◆ Data for this task
+===+
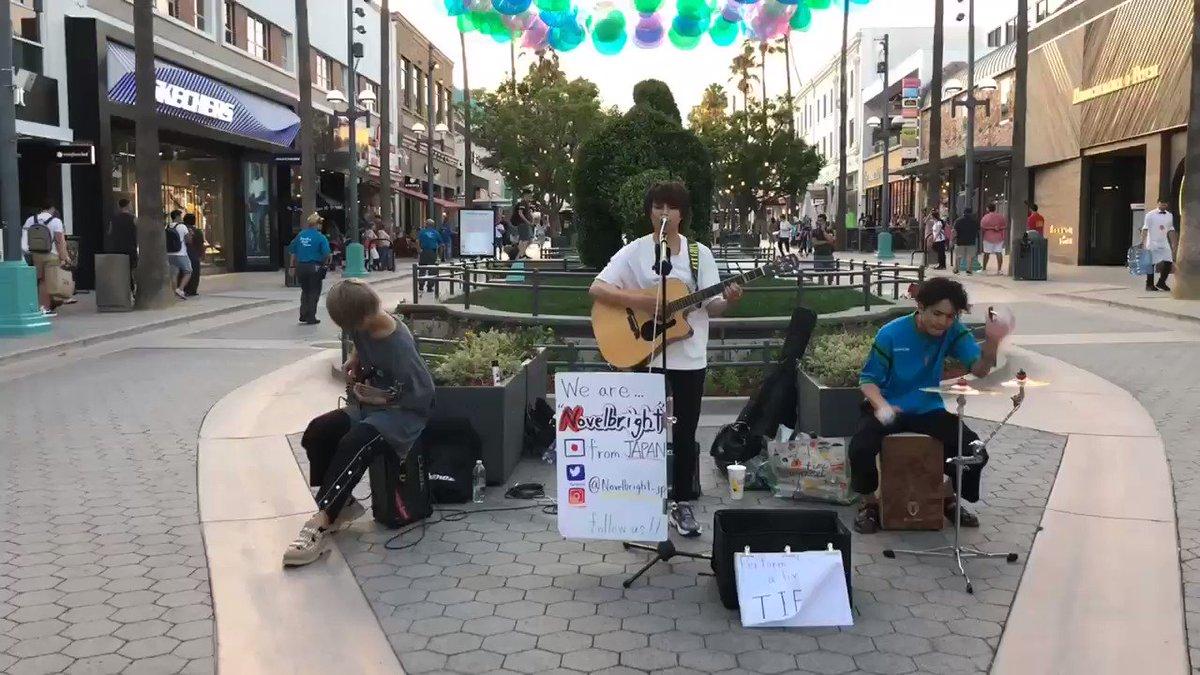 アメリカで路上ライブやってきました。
+===+
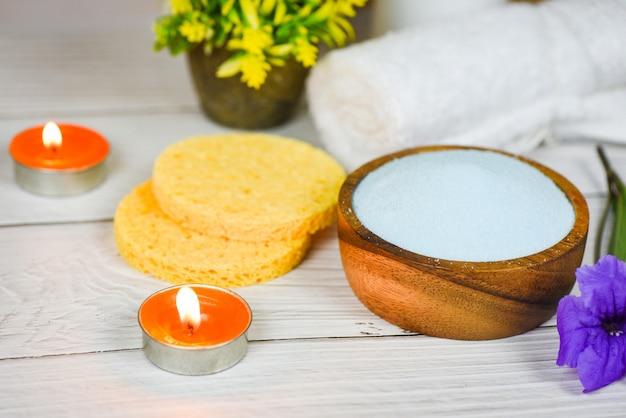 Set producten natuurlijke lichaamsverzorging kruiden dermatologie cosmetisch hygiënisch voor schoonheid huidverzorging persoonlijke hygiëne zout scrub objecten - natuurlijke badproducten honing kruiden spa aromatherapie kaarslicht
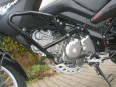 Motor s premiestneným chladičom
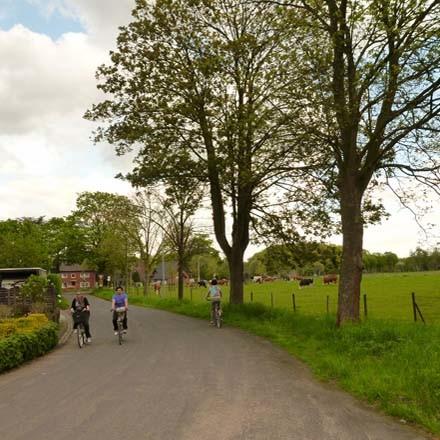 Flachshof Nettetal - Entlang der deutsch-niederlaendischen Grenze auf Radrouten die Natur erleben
+===+
◆ Task requirements
Starting at the line that contains "Set producten natuurlijke" and ending at the line that contains "Flachshof Nettetal - Entlang", transcribe the material above exactly, excluding pictures.

◆ Solution to this problem
 Set producten natuurlijke lichaamsverzorging kruiden dermatologie cosmetisch hygiënisch voor schoonheid huidverzorging persoonlijke hygiëne zout scrub objecten - natuurlijke badproducten honing kruiden spa aromatherapie kaarslicht
 Motor s premiestneným chladičom
 Flachshof Nettetal - Entlang der deutsch-niederlaendischen Grenze auf Radrouten die Natur erleben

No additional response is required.